EXCERPTED PASSAGE:

..........

# John Deere Baler Training



## JLP

For those with a John Deere 7, 8, or 9 series balers. This video is very informative and discusses many issues that you may or may not be having with the John Deere net wrap. If you haven't seen it, I encourage you to look it over.

Ambraco Round Baler Training is the title on Youtube.


----------



## JLP

So, did anyone find this as informative as I did? I had not come across this particular video until this week. I wish I would have seen it when I still had my 535.


----------



## somedevildawg

I liked it, very informative.....thanks for sharing


----------



## duramax

Very good video, except his sales pitch for the John Deere netwrap. If you're buying 7000 ft rolls and don't know it. You deserve what you get. The John Deere stuff tears a lot easier and needs more wrap per bale.


----------



## Goat Hay

Thanks for sharing


----------



## Troy Farmer

Excellent video! I watched a similar one on YouTube that was done somewhere in Georgia at an AgPro dealership.

Thanks!


----------



## IH 1586

Very good video. Will be using the information for working on my baler. Where he talks about how to thread the net wrap into the baler and how we do it on the east coast compared to other areas he is correct. The salesman should me how to do it incorrectly.

..........

WORK TASK 1:
Answer these from the baler training thread.
(a) Which John Deere baler series is the first post meant for?
(b) What is the video's title on YouTube?
(c) What two faults does duramax find with the John Deere netwrap?
WORK TASK 2: Repeat word for word the part of the baler training thread that opens with the words containing "So, did anyone" and closes with "had my 535.".
Rely only on the baler training thread for these.

..........

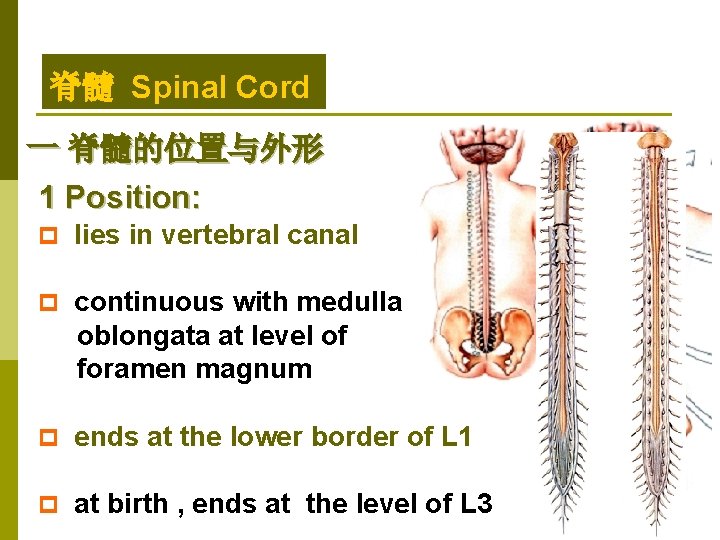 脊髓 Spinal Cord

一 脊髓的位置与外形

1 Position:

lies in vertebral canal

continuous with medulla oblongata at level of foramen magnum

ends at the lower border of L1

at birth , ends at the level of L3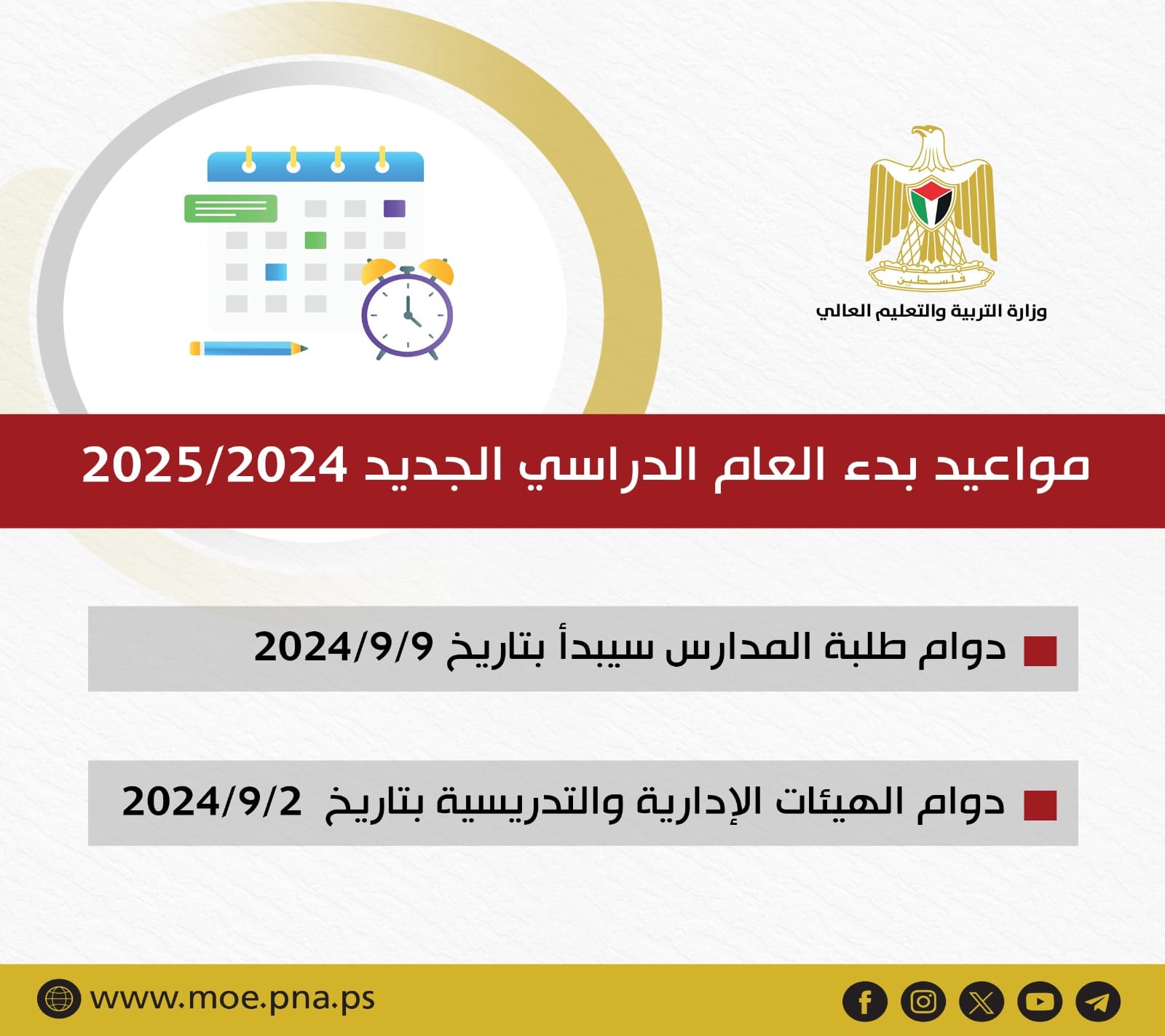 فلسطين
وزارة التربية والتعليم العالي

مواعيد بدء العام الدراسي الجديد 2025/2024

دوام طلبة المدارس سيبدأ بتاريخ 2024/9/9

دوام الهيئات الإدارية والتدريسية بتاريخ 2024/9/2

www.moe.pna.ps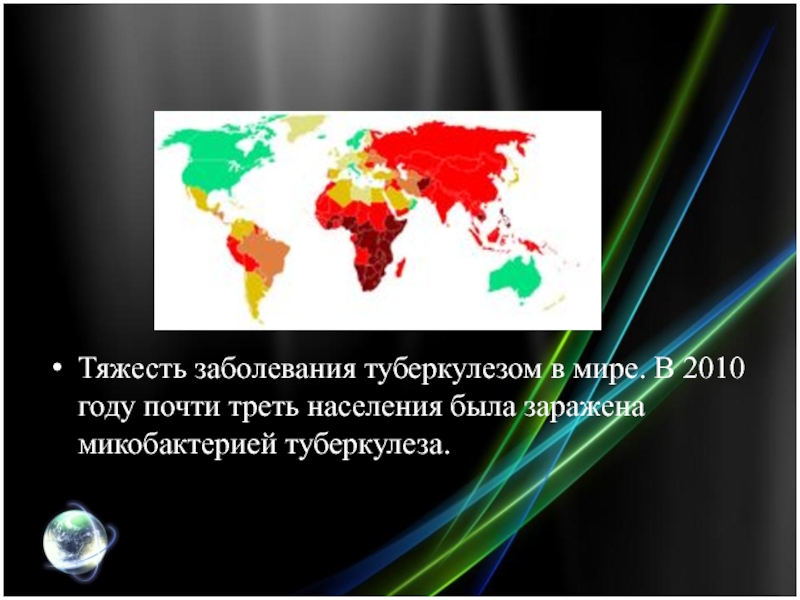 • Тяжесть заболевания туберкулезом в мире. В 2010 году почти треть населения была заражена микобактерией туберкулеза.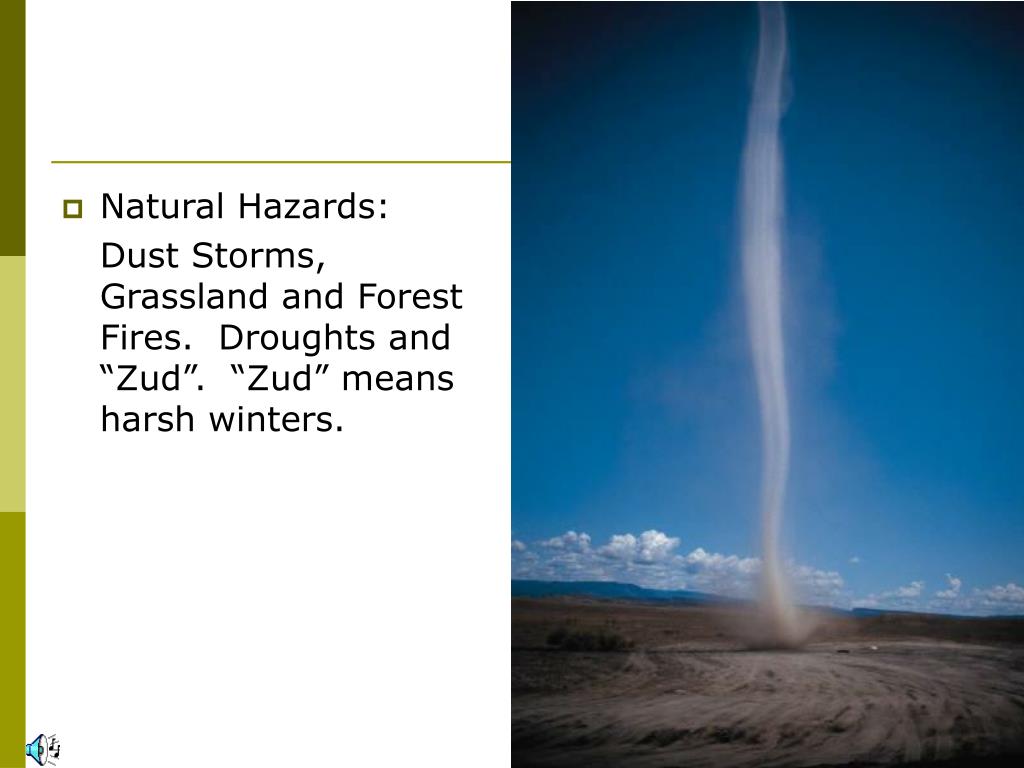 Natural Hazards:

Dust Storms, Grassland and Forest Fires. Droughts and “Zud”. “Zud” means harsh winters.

..........

RESPONSE 1:
(a) The 7, 8, and 9 series balers.
(b) Ambraco Round Baler Training.
(c) It tears a lot easier and needs more wrap per bale.

RESPONSE 2:
So, did anyone find this as informative as I did? I had not come across this particular video until this week. I wish I would have seen it when I still had my 535.